It is Awards Season again — or as I like to think of it, that special time of year when Mike once again finds out he is way out of touch.
The World Wide Interweb Thingie is alive with chatter about who is going to win which statuette at what show — Oscar, Emmy, Tony, Golden Globes, Grammy, Granny, Silver Sow, Copper Cob, Dean Martin Roast or Hee-Haw Salute. It’s a long list. I might have missed a couple.
During these months when celebritroids start handing awards to one another, I find myself completely baffled by the reactions. Not theirs. I mean regular people’s.
Folks who have absolutely nothing to do with entertainment (other than as consumers) get all worked up about these prizes, and I really don’t know why. It’s not like fans get statuettes if they back the winner. (Although if that were the case, I think I’d want an Oscar. It’s just the right shape and size to crack black walnuts.)
But oh, the drama. And I’m not talking about on the screen. I mean online:
“If ‘Django Unchained’ doesn’t get best picture, there is no justice.”
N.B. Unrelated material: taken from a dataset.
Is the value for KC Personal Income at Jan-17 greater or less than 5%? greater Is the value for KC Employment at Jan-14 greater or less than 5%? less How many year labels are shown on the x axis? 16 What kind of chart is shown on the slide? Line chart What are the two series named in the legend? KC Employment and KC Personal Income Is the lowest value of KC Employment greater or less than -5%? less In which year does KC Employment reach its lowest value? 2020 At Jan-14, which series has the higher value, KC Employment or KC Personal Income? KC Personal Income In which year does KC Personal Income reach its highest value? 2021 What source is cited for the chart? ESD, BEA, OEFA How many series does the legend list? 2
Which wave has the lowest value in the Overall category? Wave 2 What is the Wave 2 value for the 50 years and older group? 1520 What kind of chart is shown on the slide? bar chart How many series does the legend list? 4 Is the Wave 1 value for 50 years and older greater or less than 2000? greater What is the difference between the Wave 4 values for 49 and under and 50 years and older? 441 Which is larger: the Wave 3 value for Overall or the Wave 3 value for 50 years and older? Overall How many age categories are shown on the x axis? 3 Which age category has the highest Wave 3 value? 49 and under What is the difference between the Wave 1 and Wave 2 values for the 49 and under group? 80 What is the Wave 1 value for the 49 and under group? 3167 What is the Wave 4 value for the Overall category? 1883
“The Master was robbed! Robbed!”
“OK, seriously. Did the makers of ‘Rise of the Guardians’ pin someone’s coffee because that movie was great from opening to closing credits.”
Wow. The way people carry on about these things on the message boards and such, you’d think it was politics.
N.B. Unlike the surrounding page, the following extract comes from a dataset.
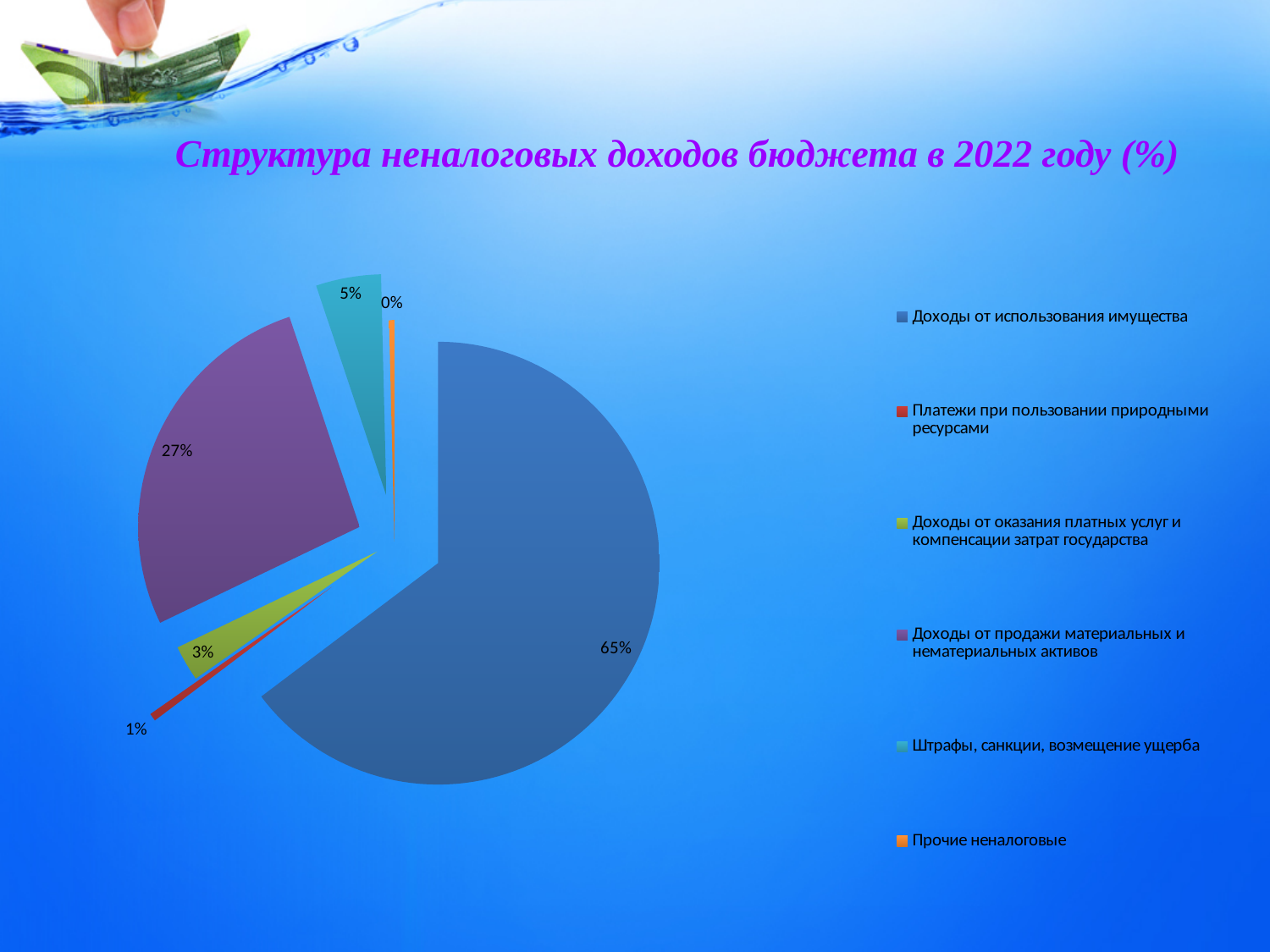
На сколько процентных пунктов доля «Доходов от использования имущества» больше доли «Доходов от продажи материальных и нематериальных активов»? 38 Как называется диаграмма на слайде? Структура неналоговых доходов бюджета в 2022 году (%) Какова доля категории «Прочие неналоговые»? 0% Какова доля категории «Платежи при пользовании природными ресурсами»? 1% Какая категория имеет наименьшую долю в структуре неналоговых доходов? Прочие неналоговые Какая категория имеет наибольшую долю в структуре неналоговых доходов? Доходы от использования имущества Какова доля категории «Доходы от использования имущества»? 65% Какова доля категории «Доходы от оказания платных услуг и компенсации затрат государства»? 3% Какова доля категории «Доходы от продажи материальных и нематериальных активов»? 27% Какой тип диаграммы показан на слайде? Круговая диаграмма Какова доля категории «Штрафы, санкции, возмещение ущерба»? 5% Сколько категорий перечислено в легенде диаграммы? 6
Or sports. Or something that mattered.
Here’s the response I used when I was a music critic and was forever having to hear from people who disagreed with my assessments of their favorite artists by citing album sales figures and awards won: Whoop-ti-do.
There’s no real way to judge artistic merit other than personal opinion. Nobody has invented a Merit-O-Meter that can impartially gauge the worth of a film, play, television show or album.
It all rests with the individual, as it should — what has great merit for you might have very little for me and usually does. And as far as sales are concerned, that usually is the result of marketing more than the product itself.
What you’re left with, then, is a popularity contest, not all that far removed from a student council election. Of course, this argument didn’t work very well on New Kids on the Block fans, but hey, I tried.
Back in my critic days, I knew what was going on, entertainment-wise. I knew all the top musical artists, latest movies and popular TV shows. Of course, I was being paid to pay attention. It was my job. That probably had a lot to do with it.
And I was a lot more interested in keeping up with trends, which is something I abandoned when it dawned on me that trendiness takes way more time and energy than I am willing to expend. It’s a lot of work being trendy, and in the end it doesn’t benefit anyone but the people who started the trend.
In other words, I grew up.
And so, my friends, as we move through awards season, I have decided that my choice for best movie is “Lincoln.” Why? First, because I loved it and, second, because of all the movies that are up for awards, it’s the only one I could be persuaded to see.
I hope it wins a whole bunch of nutcrackers. And a Copper Cob.